By NMA President Gary Biller
Editor’s Note: This post originally appeared in October 2021 as NMA E-Newsletter #668. If you would like to subscribe to the weekly one-topic newsletter that comes to your inbox on Sunday mornings, please click Here.
Care to hazard a guess on how much money the city of Los Angeles has raked in from traffic and parking enforcement during their last five fiscal years, which end each June 30th? If your estimate is more than half a billion dollars, you are getting warm. During those five years, Los Angeles collected more than $617 million in fines, an average of nearly $123.5 million annually, according to an analysis by Crosstown, a nonprofit news organization, of data from the city controller.
That revenue stream is noteworthy not only for the massive amounts that City of Angels’ drivers are being penalized but also because those enforcement efforts cost Los Angeles $809 million over the same period.
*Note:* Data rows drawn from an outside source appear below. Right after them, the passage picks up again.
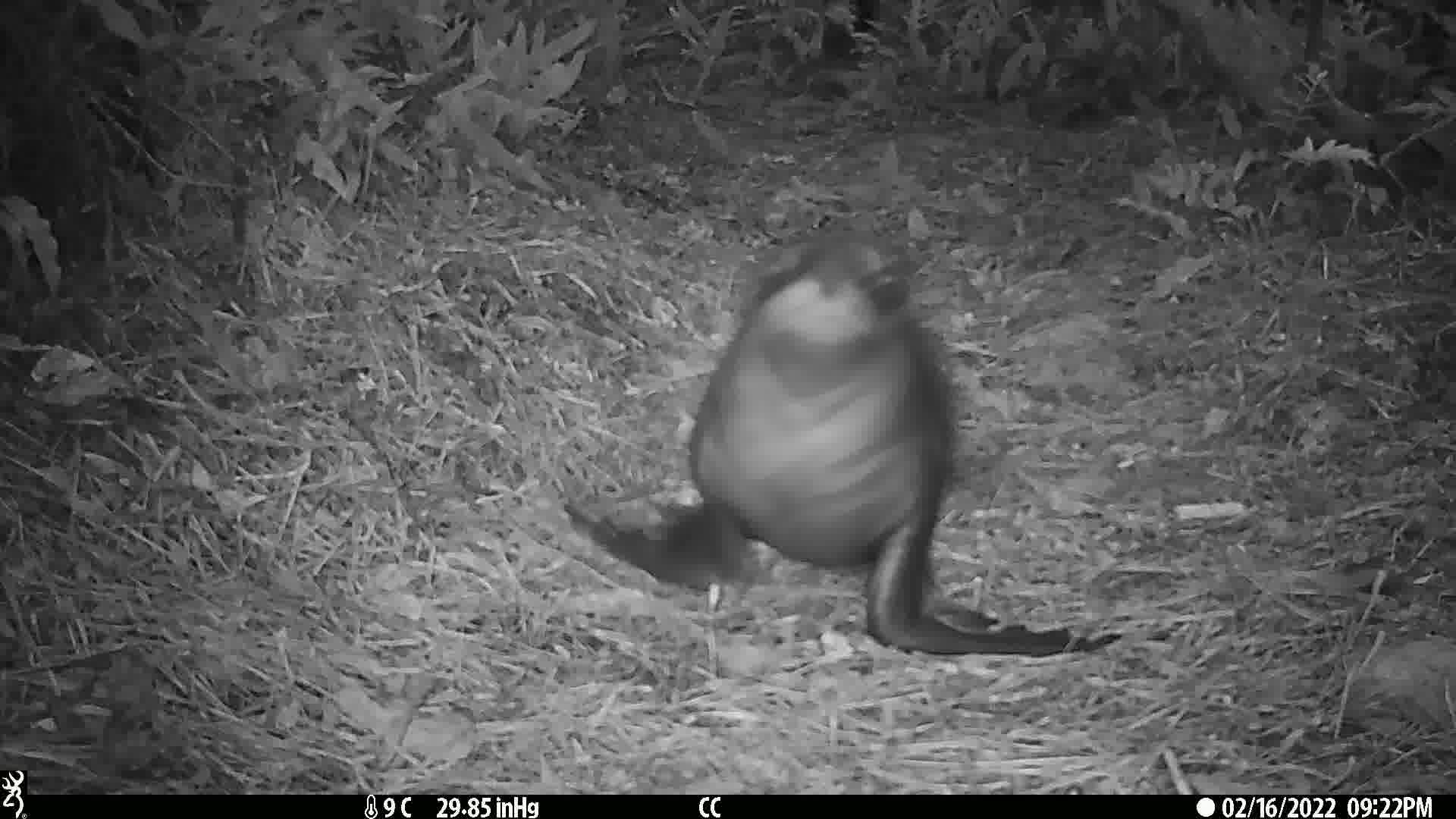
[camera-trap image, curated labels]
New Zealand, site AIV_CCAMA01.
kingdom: Animalia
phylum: Chordata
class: Mammalia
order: Carnivora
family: Otariidae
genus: Phocarctos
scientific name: Phocarctos hookeri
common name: new zealand sea lion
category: sealion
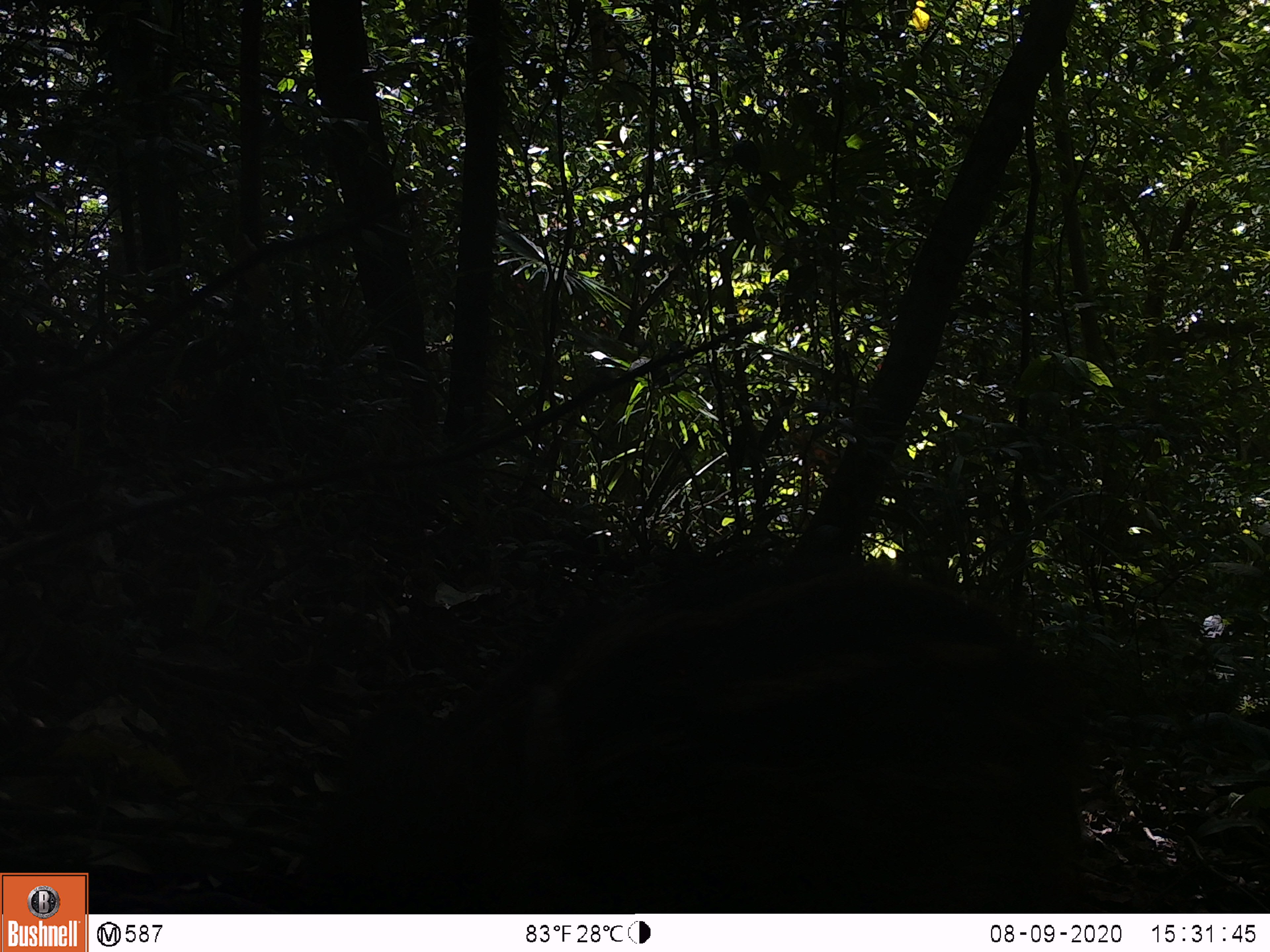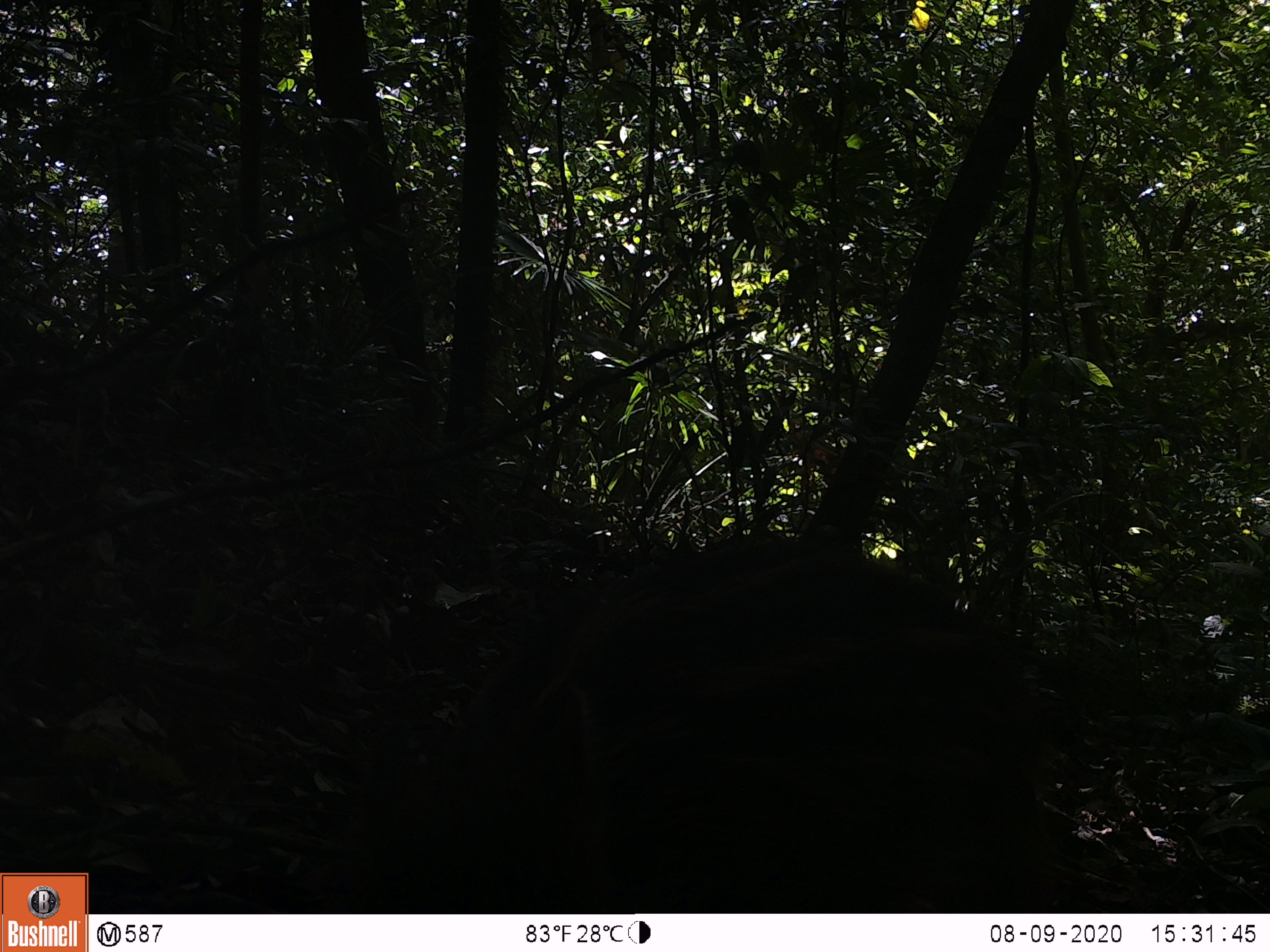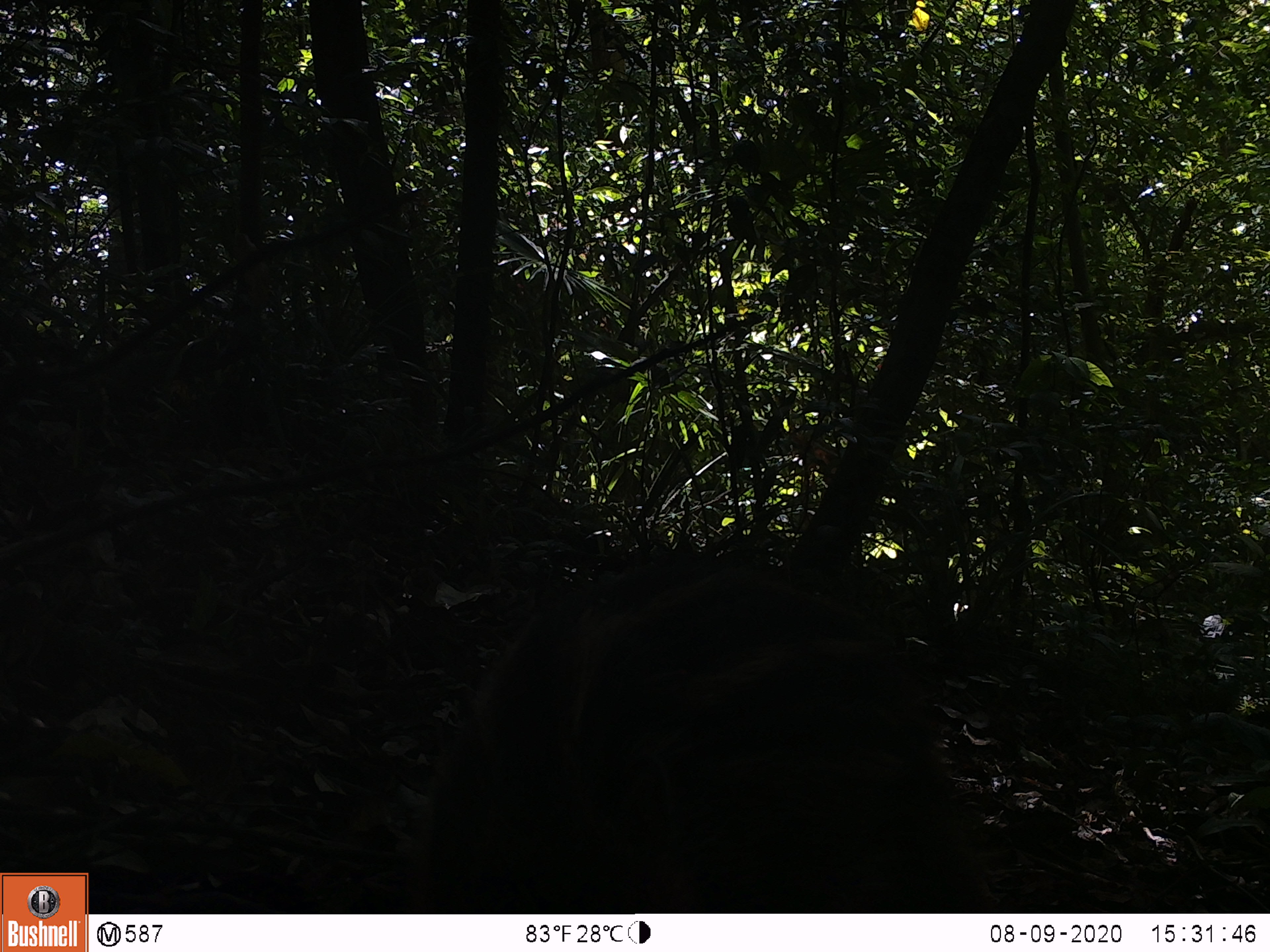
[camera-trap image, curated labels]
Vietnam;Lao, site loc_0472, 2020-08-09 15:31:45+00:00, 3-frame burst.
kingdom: Animalia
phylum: Chordata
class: Mammalia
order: Artiodactyla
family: Suidae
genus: Sus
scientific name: Sus scrofa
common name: eurasian wild pig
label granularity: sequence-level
The loss trend has accelerated during the pandemic, but it began years before:
Los Angeles, like many cities, relies on a steady stream of traffic and parking enforcement revenue, so much so that it is a standard line item in its annual budget. The money is often earmarked for public works projects, park maintenance, youth programs, and general city cleanup.
Ticket quotas are born from budget expectations based on enforcement efforts. Now that Los Angeles is in the midst of a multi-year traffic fine shortfall, it remains to be seen how it will compensate. The city does have a checkered history with quotas despite California Vehicle Code § 41602 and 41600, which prohibits the establishment of “any policy requiring any peace officer or parking enforcement employees to meet an arrest quota.”
Some examples:
- Officers who alleged LAPD traffic ticket quota system win $2-million judgment
- L.A. approves $6-million settlement over alleged traffic ticket quotas
- Cops claim harassment for speaking up against alleged LAPD arrest quotas
Jay Beeber, executive director of Safer Streets L.A. and National Motorists Association Research Fellow, summed up the concern about tying traffic enforcement revenue to the annual budget, particularly now that it is a loss leader for the city: “It should not be a line item in the budget, because everybody then knows what’s expected to come in,” he said. “I had former officers who told us, quite clearly, they told us how all of this works on the inside, and they were like ‘if you don’t come back with enough tickets, your boss talks to you and they’re like you’re not producing enough, we have a certain goal we have to meet.’ It’s just a perverse incentive structure.”
And an expensive one for motorists and city taxpayers alike.